We have two distinct types of LRVs in the METRO system. The older cars, which run exclusively on the Blue Line, are Bombardier Flexity Swifts, which are delightfully named. The newer cars are Siemens S70s, named by the less imaginative but ever practical (there are 70 seats incl. the operators’) Germans, and they run on both the Blue and Green Lines. There are 27 Flexity Swift vehicles and 59 S70s.
Both run in two and three car configurations, and have a pleasant electric “whirr” as they zip along their routes.
But how are the seats?
Let’s review in chunks here. Originally the plan was a sort of deadpan ranking of all seats but there are just too many seats and the I couldn’t find the schematics for the Flexity Swift cars at a high enough resolution to sensibly label them all on a diagram.

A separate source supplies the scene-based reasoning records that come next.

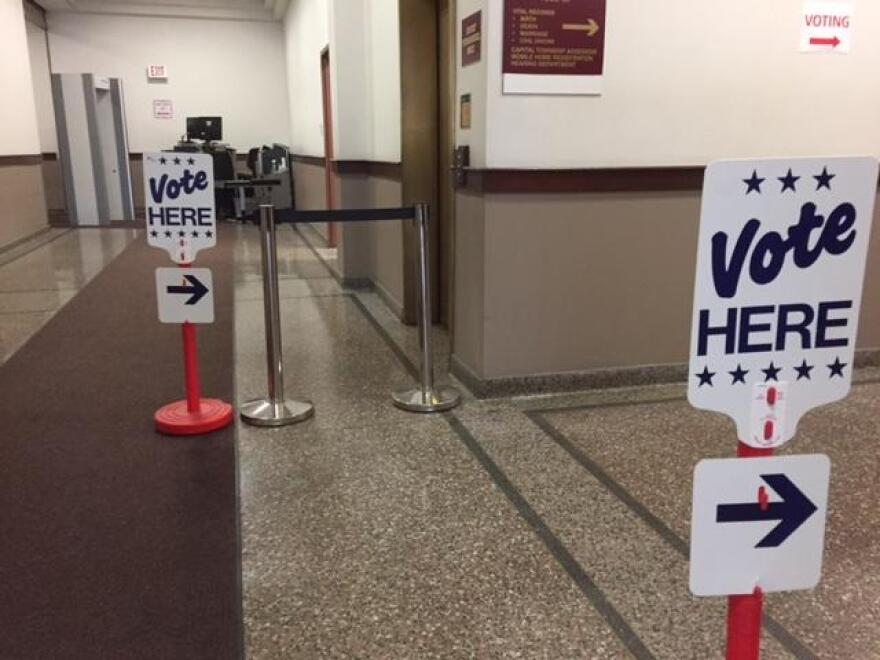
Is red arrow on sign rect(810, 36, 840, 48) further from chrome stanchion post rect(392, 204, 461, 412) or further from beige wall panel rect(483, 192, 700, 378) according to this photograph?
chrome stanchion post rect(392, 204, 461, 412)

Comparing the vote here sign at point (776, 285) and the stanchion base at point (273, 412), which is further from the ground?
the vote here sign at point (776, 285)

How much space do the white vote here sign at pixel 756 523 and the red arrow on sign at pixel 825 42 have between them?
286 cm

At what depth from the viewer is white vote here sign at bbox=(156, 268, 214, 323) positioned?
2820mm

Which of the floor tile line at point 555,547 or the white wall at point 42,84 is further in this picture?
the white wall at point 42,84

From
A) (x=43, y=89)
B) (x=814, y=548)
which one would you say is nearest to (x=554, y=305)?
(x=814, y=548)

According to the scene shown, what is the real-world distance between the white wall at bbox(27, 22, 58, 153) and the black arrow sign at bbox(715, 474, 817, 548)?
37.8 feet

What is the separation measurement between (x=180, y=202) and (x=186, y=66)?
10.0m

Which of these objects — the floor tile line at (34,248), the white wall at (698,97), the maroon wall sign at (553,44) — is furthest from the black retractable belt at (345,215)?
the floor tile line at (34,248)

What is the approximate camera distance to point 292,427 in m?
3.06

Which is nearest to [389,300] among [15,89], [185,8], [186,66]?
[15,89]

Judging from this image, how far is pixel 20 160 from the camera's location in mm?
8375

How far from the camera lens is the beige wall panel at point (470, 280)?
322cm

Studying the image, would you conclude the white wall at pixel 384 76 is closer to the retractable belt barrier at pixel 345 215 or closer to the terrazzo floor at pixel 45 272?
the retractable belt barrier at pixel 345 215

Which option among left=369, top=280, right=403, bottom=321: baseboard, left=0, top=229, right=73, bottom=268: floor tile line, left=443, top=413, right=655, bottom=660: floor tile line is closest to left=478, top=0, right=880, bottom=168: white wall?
left=443, top=413, right=655, bottom=660: floor tile line
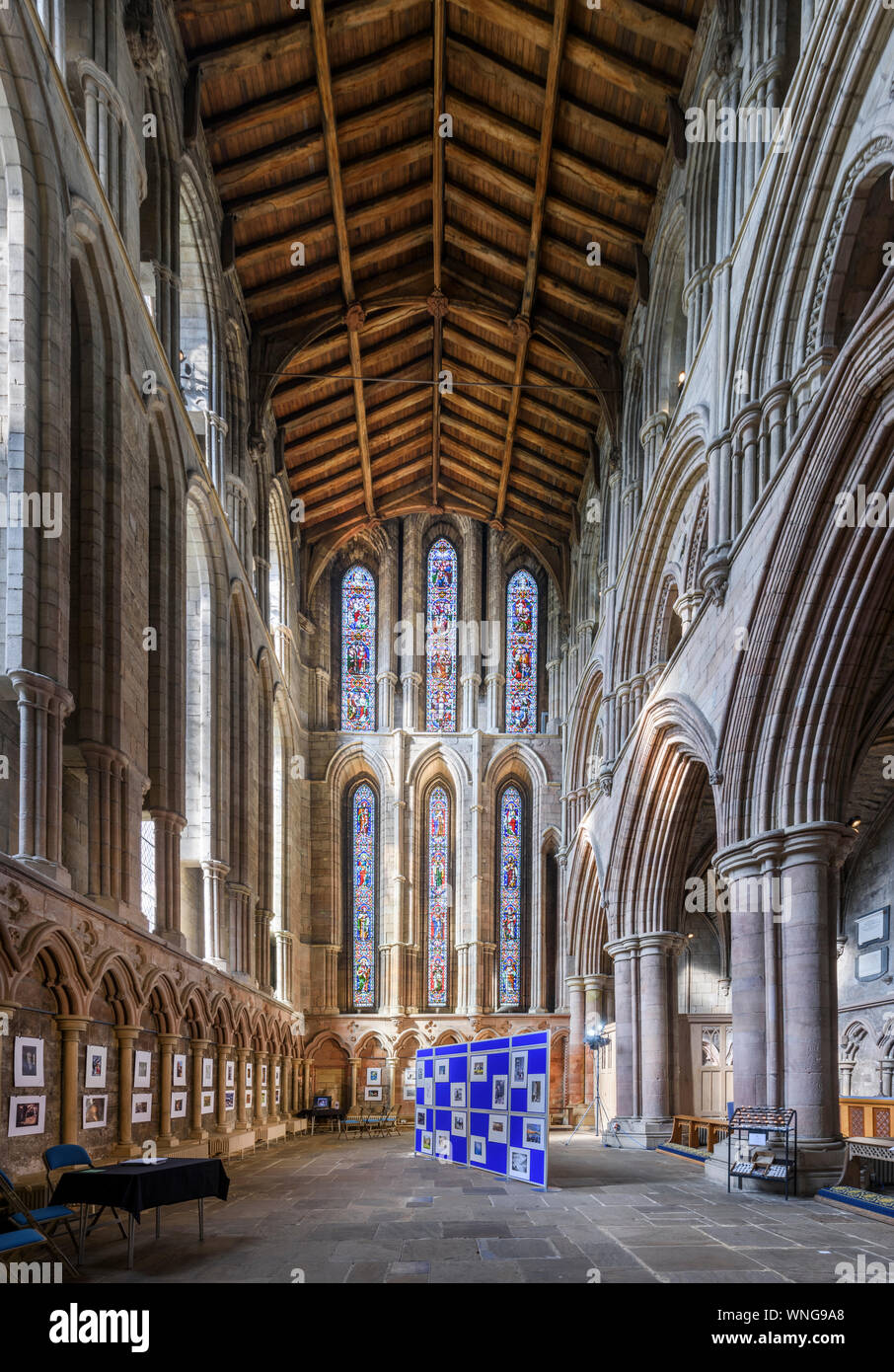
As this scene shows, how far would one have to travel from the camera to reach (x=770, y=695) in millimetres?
12602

Here is an S70, though.
They are actually quite large! Three of those in a row can easily carry several hundred people in relative comfort, more after sporting events in less comfortable arrangements. You’ll note that one bus and one three car train both require one operator, and people are Metro Transit’s largest expense.
So, we could divide LRV seating into four categories: Primo Seats, Middlin’ Seats, Awkward Seats, and Why? Seats.
Your Primo Seats
You know them–the good ones. The best seats are:
- Face-to-back, not face-to-face
- Already down
- Not jammed up against a bulk head for some reason
So I think we all know what we’re talking about here, but if you need the image, here it is:
Of course, these seats will face the other direction exactly 50% of the time, knocking them down to Middlin’ Seats, which we will discuss below.
Middlin’ Seats are okay–they’re alright, really. Unlike most buses, train cars move in two different directions, and they don’t really have a “front.” So it makes sense to not make all the seats face one direction. Still, it reminds me of drawing the short straw on road trips as a kid and having to sit backwards in the station wagon, which definitely made sense for me to do as the brother who got motion-sickness; thanks Tom. Your Middlin’ Seats will:
- Not face forward
- May require some effort
- Barring motion-sickness issues, be equally as comfortable as Primo Seats
Here are some Middlin’ Seats:
This technically makes some sense! Having the middle area open in the LRV is probably good when it is very full. But the extra effort associated with folding them down, as well as the sideways orientation, makes them not Primo Seats. Shout out, though, to the love seat in the Flexity Swift accordion:
Even more so than the accordion love seats, the ones that face each other are just awkward and not great. As mentioned above, there is maybe a benefit in having half the seats face one direction and half face another, seeing as the train can go both directions. But staring at someone and bumping knees with them is the worst. As if we needed another reason to bury our terrible heads in our terrible phones.
I remember when the University of Minnesota switched out all the Campus Connector buses to face-to-face seats. Why even have Welcome Week if you just have to stare at random people all day? It’s redundant. Also, everyone puts their feet on the seat and that’s kind of gross, especially in winter. Here is someone doing it last night!
These are bad! A special guest appearance by the author’s regular-sized legs confirm that this is a bad situation. The scrunching is to simulate an adjacent passenger; my right thigh is approximately along the middle of the seat.
It should also go without saying that wrapped advertising over windows is terrible–even a primo seat on any LRV (or bus) is automatically really bad. We have to pay the bills, of course, but it’s just the worst when the windows are covered. An awkward face-to-face seat on a crowded train with a wrapped window? Not great. Where do you look!
I am not a fan of bus wraps. This is what I see from my seat. pic.twitter.com/vEmaaKr5U2
— Paul Mogush (@paulmogush) July 14, 2015
You are now familiar with the relative quality of different LRV seats! Choose your seats wisely, as Ms. Garland would.